What the task asks:
Copy every record below word for word, leaving out the pictures.

════════════════

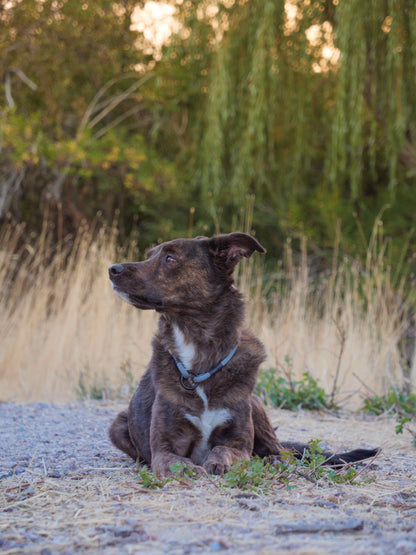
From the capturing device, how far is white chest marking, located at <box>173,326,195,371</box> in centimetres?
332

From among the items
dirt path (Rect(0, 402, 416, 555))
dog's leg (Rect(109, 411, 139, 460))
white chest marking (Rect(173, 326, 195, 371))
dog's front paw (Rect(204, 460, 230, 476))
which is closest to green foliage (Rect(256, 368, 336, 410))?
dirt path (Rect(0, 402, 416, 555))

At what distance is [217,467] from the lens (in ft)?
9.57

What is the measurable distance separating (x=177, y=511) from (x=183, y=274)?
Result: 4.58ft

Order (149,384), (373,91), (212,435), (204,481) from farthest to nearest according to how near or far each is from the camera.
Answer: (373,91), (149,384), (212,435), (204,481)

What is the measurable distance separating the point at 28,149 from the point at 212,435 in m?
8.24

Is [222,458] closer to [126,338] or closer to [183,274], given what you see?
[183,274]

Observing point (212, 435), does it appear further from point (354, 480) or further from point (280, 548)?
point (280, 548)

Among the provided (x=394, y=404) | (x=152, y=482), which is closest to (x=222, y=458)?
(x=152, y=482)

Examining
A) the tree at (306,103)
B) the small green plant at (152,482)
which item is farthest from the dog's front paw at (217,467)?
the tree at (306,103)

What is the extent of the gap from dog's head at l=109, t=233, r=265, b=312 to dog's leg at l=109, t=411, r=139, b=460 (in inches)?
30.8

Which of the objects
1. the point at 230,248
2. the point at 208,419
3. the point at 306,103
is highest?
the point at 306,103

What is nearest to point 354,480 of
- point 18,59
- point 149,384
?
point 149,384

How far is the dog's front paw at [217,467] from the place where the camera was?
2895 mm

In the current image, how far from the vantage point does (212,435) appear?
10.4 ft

════════════════

Response to the task:
From the capturing device, how far is white chest marking, located at <box>173,326,195,371</box> in centimetres?
332

From among the items
dirt path (Rect(0, 402, 416, 555))
dog's leg (Rect(109, 411, 139, 460))
white chest marking (Rect(173, 326, 195, 371))
dog's front paw (Rect(204, 460, 230, 476))
which is closest to green foliage (Rect(256, 368, 336, 410))?
dirt path (Rect(0, 402, 416, 555))

At what distance is [217,467] from the lens (in ft)?
9.57

What is the measurable distance separating (x=177, y=511) from (x=183, y=274)?
Result: 4.58ft

Order (149,384), (373,91), (212,435), (204,481) from farthest to nearest according to how near or far each is from the camera.
Answer: (373,91), (149,384), (212,435), (204,481)

What is the measurable distance separating the point at 28,149 from the point at 212,435 in m?
8.24

Is [222,458] closer to [126,338] or closer to [183,274], given what you see?
[183,274]

Observing point (212, 435), does it appear further from point (354, 480) or further from point (280, 548)?
point (280, 548)

Among the provided (x=394, y=404) | (x=152, y=482), which is closest to (x=222, y=458)?
(x=152, y=482)

Examining
A) the tree at (306,103)
B) the small green plant at (152,482)
which item is farthest from the dog's front paw at (217,467)?
the tree at (306,103)

What is the extent of the gap from dog's head at l=109, t=233, r=265, b=312 to dog's leg at l=109, t=411, r=139, b=460 (in inches)?
30.8

Which of the objects
1. the point at 230,248
2. the point at 208,419
3. the point at 306,103
is highest?
the point at 306,103

What is nearest to point 354,480 of
- point 18,59
- point 149,384
?
point 149,384

How far is the dog's front paw at [217,467] from the place where the camera was?
2895 mm

In the current image, how far from the vantage point does (212,435) appear?
10.4 ft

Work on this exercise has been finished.